● PAGE EXTRACT
** begin **
Sunday, August 4, 2013

How a World War changed an Alabama Family, Part 6

by Glenn N. Holliman

A Holliman Joins the U.S. Navy....

Autumn 1941

Below, German infantry in the Soviet Union, 1941


By November 1941, the Soviet armies and cold weather finally slowed the mighty German army in front of Leningrad and Moscow. Casualties were monumental on both sides. By late autumn, Germany, which already occupied with Italy most of Europe, had driven deep into Russia.



In North Africa, the German and Italian Armies threatened the British protectorate of Egypt and the Suez Canal, the life line to the British Empire in Asia.

In the Pacific, a Japanese fleet of aircraft carriers prepared to sail as relations between the Emperor's military government and the Roosevelt administration neared a breaking point.  In late November, based on decoded radio intercepts, the War Department issued a 'war warning' to U.S. forces in the Pacific. For the United States, events were moving to a tragic climax.
Rather than take the Army draft, Bishop Holliman of Irondale, Alabama, a student at Birmingham-Southern College, decided to join the U.S. Navy. November 13, 1941, his parents, Ulyss and Pearl, brother Ralph and brother-in-law Robert Daly, Vena Hollman Daly and Mary Daly saw him climb aboard the Seaboard in Birmingham and take the train to Norfolk. Bishop's war began at the Naval Training Station in southeast Virginia.  Below, the young Bishop Holliman as a Navy trainee as the nation approached Pearl Harbor.
** end **
● DATASET ENTRIES
** begin **
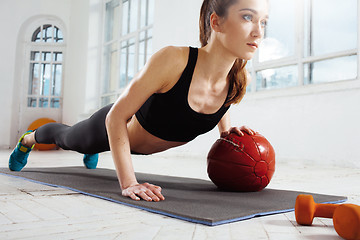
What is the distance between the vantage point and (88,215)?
1126 millimetres

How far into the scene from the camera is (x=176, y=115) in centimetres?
160

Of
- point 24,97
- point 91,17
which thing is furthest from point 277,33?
point 24,97

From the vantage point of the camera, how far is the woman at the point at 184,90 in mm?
1433

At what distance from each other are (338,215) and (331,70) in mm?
3085

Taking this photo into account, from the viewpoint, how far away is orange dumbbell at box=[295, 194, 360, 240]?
861 millimetres

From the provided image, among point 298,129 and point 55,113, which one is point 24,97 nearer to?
point 55,113

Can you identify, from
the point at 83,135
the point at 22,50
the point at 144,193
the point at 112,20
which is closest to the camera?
the point at 144,193

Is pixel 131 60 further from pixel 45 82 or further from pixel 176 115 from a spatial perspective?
pixel 176 115

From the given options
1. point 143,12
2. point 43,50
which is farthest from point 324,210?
point 43,50

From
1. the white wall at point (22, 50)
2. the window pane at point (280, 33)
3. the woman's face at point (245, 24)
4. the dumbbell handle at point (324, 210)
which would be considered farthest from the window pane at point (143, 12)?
the dumbbell handle at point (324, 210)

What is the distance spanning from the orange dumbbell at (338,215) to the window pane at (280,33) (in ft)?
10.8

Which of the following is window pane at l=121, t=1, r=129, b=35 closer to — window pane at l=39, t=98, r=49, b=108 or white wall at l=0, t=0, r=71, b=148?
white wall at l=0, t=0, r=71, b=148

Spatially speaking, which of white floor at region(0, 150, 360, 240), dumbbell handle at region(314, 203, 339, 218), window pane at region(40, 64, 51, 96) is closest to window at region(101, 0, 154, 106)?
window pane at region(40, 64, 51, 96)

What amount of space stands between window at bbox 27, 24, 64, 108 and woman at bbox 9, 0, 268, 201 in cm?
673
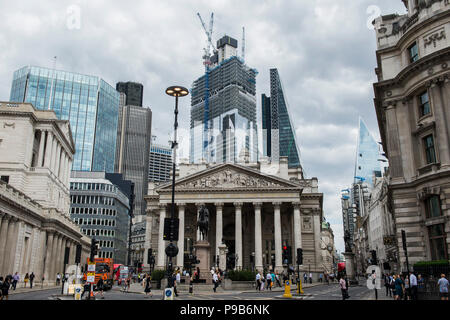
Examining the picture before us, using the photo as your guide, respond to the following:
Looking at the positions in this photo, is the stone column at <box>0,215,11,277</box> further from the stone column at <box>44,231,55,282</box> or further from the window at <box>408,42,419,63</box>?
the window at <box>408,42,419,63</box>

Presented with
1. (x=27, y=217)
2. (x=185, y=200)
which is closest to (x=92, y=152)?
(x=185, y=200)

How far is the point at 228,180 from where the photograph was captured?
67062 millimetres

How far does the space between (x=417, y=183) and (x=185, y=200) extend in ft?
141

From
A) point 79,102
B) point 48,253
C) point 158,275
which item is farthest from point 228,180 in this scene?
point 79,102

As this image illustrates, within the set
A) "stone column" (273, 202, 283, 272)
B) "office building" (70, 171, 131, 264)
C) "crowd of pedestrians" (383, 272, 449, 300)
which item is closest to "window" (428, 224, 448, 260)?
"crowd of pedestrians" (383, 272, 449, 300)

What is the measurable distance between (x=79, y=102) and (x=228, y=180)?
11949 cm

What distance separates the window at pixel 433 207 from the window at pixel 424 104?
22.3ft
** end **
● REQUIREMENT A
List everyone the blog post about the Holliman family names as having seen Bishop Holliman board the train in Birmingham.
● REQUIREMENT B
Reproduce the blog post about the Holliman family from "Rather than take" up to and including "approached Pearl Harbor.".
● REQUIREMENT C
Answer these questions using the blog post about the Holliman family:
(i) Which college was Bishop Holliman attending?
(ii) In front of which two cities was the German army slowed by November 1941?
(iii) Where did Bishop's war begin?

● WRITTEN REPLY A
Ulyss
Pearl
Ralph
Robert Daly
Vena Hollman Daly
Mary Daly

● WRITTEN REPLY B
Rather than take the Army draft, Bishop Holliman of Irondale, Alabama, a student at Birmingham-Southern College, decided to join the U.S. Navy. November 13, 1941, his parents, Ulyss and Pearl, brother Ralph and brother-in-law Robert Daly, Vena Hollman Daly and Mary Daly saw him climb aboard the Seaboard in Birmingham and take the train to Norfolk. Bishop's war began at the Naval Training Station in southeast Virginia.  Below, the young Bishop Holliman as a Navy trainee as the nation approached Pearl Harbor.

● WRITTEN REPLY C
(i) Birmingham-Southern College
(ii) Leningrad and Moscow
(iii) At the Naval Training Station in southeast Virginia